At low temperature, only a single product (A) is formed from the treatment of \(p\)-xylene with isopropyl chloride and \(\mathrm{AlCl}_{3}\), which is surely no surprise, as there is only one position open on the ring. However, at higher temperature some sort of rearrangement occurs, as two products are formed in roughly equal amounts. First, write a mechanism for formation of both products. Hint: Note that \(\mathrm{HCl}\) is a product of the first reaction to give A. Second, explain why product A rearranges to product \(\mathbf{B}\). What is the thermodynamic driving force for this reaction?

Explain why cyanobenzene (benzonitrile, \(\mathrm{C}_{6} \mathrm{H}_{5} \mathrm{CN}\) ) substitutes preferentially in the meta position.

Provide syntheses for the following compounds, as free of other isomers as possible. You do not need to write mechanisms, and you may start from benzene, inorganic reagents of your choice, and organic reagents containing no more than three carbons.

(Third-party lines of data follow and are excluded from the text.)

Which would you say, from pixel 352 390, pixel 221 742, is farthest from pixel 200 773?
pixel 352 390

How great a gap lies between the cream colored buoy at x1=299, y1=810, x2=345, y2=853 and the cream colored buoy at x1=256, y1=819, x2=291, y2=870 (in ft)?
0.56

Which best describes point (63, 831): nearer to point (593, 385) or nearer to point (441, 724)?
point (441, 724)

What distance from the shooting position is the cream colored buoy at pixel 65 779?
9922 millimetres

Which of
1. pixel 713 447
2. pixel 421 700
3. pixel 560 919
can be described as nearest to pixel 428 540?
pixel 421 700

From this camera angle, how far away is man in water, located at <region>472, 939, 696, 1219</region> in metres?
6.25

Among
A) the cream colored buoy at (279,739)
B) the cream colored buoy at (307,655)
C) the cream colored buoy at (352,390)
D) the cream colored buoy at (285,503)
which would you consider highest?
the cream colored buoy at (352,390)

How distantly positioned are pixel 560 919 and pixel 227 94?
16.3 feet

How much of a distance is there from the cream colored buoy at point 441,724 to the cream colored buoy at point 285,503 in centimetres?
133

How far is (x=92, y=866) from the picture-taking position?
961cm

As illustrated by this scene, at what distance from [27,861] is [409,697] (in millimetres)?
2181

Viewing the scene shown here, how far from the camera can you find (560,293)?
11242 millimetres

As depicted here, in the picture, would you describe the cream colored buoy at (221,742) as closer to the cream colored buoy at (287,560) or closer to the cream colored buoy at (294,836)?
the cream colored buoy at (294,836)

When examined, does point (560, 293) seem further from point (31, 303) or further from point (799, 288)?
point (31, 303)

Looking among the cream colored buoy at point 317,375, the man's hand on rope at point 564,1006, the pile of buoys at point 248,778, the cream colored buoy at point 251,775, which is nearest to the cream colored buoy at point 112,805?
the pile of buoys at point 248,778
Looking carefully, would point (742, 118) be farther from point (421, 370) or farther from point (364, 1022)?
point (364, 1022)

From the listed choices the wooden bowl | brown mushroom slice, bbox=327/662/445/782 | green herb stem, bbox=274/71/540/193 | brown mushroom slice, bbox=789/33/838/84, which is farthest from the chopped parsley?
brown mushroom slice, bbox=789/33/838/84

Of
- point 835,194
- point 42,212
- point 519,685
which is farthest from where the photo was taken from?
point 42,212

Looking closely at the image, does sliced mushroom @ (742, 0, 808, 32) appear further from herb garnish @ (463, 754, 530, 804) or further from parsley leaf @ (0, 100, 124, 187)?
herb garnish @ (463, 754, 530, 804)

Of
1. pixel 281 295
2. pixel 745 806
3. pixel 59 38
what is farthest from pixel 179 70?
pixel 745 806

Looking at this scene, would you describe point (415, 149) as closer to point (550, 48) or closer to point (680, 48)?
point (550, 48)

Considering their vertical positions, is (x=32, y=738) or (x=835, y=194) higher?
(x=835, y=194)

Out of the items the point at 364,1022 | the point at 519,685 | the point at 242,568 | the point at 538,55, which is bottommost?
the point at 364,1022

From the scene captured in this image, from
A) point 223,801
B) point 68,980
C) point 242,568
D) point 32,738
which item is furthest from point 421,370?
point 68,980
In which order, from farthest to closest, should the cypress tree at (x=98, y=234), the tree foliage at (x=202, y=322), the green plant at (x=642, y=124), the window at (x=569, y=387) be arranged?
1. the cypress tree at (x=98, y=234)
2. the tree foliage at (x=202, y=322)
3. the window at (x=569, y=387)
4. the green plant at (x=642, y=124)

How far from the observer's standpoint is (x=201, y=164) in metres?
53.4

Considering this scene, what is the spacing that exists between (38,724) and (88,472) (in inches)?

When 1 -fluorobutane is dissolved in superacid at low temperature, it is possible to observe a carbocation. However, the \({ }^{13} \mathrm{C}\) NMR spectrum of that carbocation shows only two signals. (a) How many signals did you expect to see in the spectrum? (b) What carbocation do you think is observed? Although part (a) might be easy for you, part (b) actually poses a vexing problem. Can you write a mechanism for formation of the carbocation that shows only two signals in its \({ }^{13}\) C NMR spectrum? What problems appear as you try to write the mechanism?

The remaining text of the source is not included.